INSTRUCTIONS FOR THE TASK:
Every line from the one with "Close up detail" up to and including the one with "Jeff Koslowsky, CFO" is to be output exactly as it appears below; pictures are not.

AVAILABLE DATA:

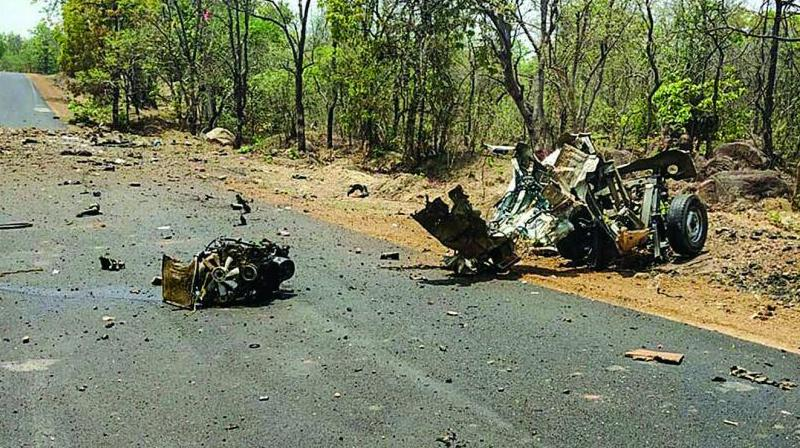 Mangled remains of a police vehicle carrying 16 security personnel that was allegedly bown up by Maoists using IED in Gadchiroli, Maharashtra, on Wednesday. (Photo: PTI)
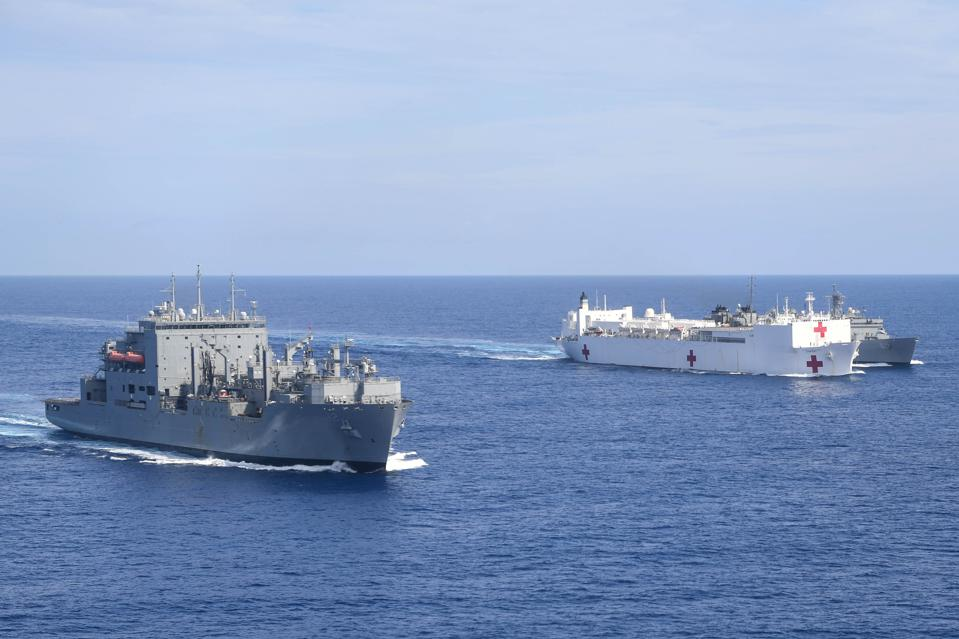 1 Oct 2020:  The U.S. Military Sealift Command hospital ship USNS Comfort is underway to support humanitarian relief operations in Puerto Rico, along with dry cargo ship USNS William McLean, right.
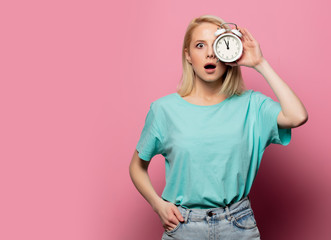 Beautiful blonde woman with alarm clock on pink background
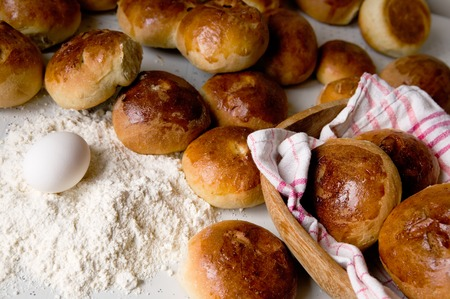 Close up detail of freshly baked hot cross buns in  renaissance lighting. Stock Photo - 1535892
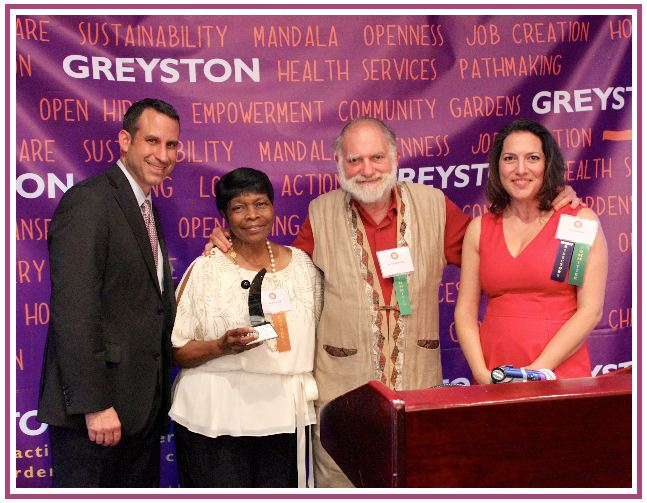 Jeff Koslowsky, CFO of Advocate Brokerage and Managing Member of Indigo Asset Management, Sarah Brown, Greyston Bakery employee, Bernie Glassman, founder of Greyston Bakery, and Ruth Suzman, member of the board of the Greyston Foundation, present the Bernie Glassman Pathmaking Award to Sarah Brown.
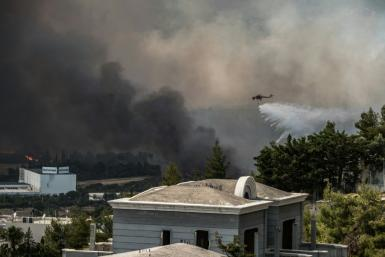 The blaze spread at the foot of Mount Parnitha with the fire service telling people to evacuate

ANSWER SECTION:
 Close up detail of freshly baked hot cross buns in  renaissance lighting. Stock Photo - 1535892
 Jeff Koslowsky, CFO of Advocate Brokerage and Managing Member of Indigo Asset Management, Sarah Brown, Greyston Bakery employee, Bernie Glassman, founder of Greyston Bakery, and Ruth Suzman, member of the board of the Greyston Foundation, present the Bernie Glassman Pathmaking Award to Sarah Brown.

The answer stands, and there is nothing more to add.